TASK INSTRUCTIONS:
A) In the Blogrolling post, what is the name of the program that Canada's electronic spy agency uses to track millions of downloads daily?
B) Reproduce the Blogrolling post from "Blogrolling" up to and including "for The Hill.".
C) According to the Blogrolling post, why is MySociety letting go of some of its old websites?

EXTRACTED TEXT:
BY Micah L. Sifry | Thursday, January 29 2015

Blogrolling

  • CBC News, in collaboration with the Intercept, reports on the most recent revelation from the Snowden archive: Canada's electronic spy agency tracks millions of downloads daily as part of their program "Levitation."

  • Related: How to leak to the Intercept, by its security expert Micah Lee.

  • Correction: Yesterday I had the wrong link to Darren Samuelsohn's report in Politico about the shake-ups in the RNC's digital team. Here's the right one.

  • There's renewed urgency behind writing regulations governing the civilian use of drones now that one has crashed onto the White House lawn, Julian Hattem reports for The Hill.

  • Yay, Andrew Sullivan has decided to stop blogging!

  • While I won't miss Sullivan's voice, your mileage may vary. The larger news in Sullivan's announcement is captured well by Ben Smith, the editor in chief of BuzzFeed, who made the leap from conventional reporting to political blogging back in the mid-aughts. Read the whole thing--and then remember that he's talking about the evolution of political blogosphere, which has been reconquered by the marketplace, not all blogs.

  • White House CTO Megan Smith is hard at work promoting digital innovation inside government and recruiting talent, reports Jack Moore of Nextgov. Speaking at the "State of the Net" conference Tuesday in DC, she said, "We are the country that created Amazon, you know, Jeff Bezos and his team. We're the country that created Facebook and Twitter and created the Internet. Why shouldn't the websites and the mobile services and the way that we do customer service with the American people from the government -- why shouldn't it be that good?”

  • Related: NPR covers 18F.

  • Big Data for good: Maura Ewing reports for NextCity on how the nonprofit data analytics firm SumAll is trying to help NYC social service agencies figure out who is at risk of becoming homeless among the 200,000 households a year that receive an eviction notice. SumAll has developed a tool that uses court records, shelter history and demographic information like education level, employment status, age and past interaction with the foster care system to zero in on the most concerning cases. A pilot program in Brooklyn increased the number of families that got connected with eviction prevention services by 50%, keeping 65 families from ending up in a shelter, she reports.

  • Over at The Atlantic, Tim Hwang and Karen Levy explore how metaphors about big data have policy implications.

  • MySociety is letting go of some old websites in order to focus on its most successful platforms and new projects, and it's offering those puppies to prospective adopters. Among the babies they've decided to orphan: PledgeBank, FixMyTransport and ScenicOrNot. Please help them find homes for these children.

DATASET SECTION:
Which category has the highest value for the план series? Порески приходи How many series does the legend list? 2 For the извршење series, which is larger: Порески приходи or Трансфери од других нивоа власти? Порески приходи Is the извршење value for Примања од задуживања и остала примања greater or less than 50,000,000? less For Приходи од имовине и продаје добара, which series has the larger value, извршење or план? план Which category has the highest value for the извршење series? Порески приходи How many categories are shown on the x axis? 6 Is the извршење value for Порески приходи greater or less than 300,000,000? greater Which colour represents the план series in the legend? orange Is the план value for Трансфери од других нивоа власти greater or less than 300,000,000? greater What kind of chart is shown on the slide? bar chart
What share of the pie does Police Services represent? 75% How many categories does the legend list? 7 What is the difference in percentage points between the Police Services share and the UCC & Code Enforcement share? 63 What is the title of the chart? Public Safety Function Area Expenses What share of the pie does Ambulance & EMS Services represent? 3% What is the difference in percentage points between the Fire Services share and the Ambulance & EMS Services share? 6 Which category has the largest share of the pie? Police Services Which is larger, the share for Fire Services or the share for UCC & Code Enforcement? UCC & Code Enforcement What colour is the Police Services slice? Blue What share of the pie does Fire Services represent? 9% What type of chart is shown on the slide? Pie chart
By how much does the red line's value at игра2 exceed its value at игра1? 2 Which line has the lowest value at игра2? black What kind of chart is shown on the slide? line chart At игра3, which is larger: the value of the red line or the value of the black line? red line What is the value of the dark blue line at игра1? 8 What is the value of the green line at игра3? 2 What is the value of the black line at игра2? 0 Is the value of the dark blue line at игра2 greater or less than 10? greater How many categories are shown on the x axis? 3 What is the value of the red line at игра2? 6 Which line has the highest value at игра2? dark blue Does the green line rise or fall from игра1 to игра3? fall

ANSWERS PROVIDED:
A) "Levitation."

B)
Blogrolling

  • CBC News, in collaboration with the Intercept, reports on the most recent revelation from the Snowden archive: Canada's electronic spy agency tracks millions of downloads daily as part of their program "Levitation."

  • Related: How to leak to the Intercept, by its security expert Micah Lee.

  • Correction: Yesterday I had the wrong link to Darren Samuelsohn's report in Politico about the shake-ups in the RNC's digital team. Here's the right one.

  • There's renewed urgency behind writing regulations governing the civilian use of drones now that one has crashed onto the White House lawn, Julian Hattem reports for The Hill.

C) MySociety is letting go of them so it can focus on its most successful platforms and on new projects.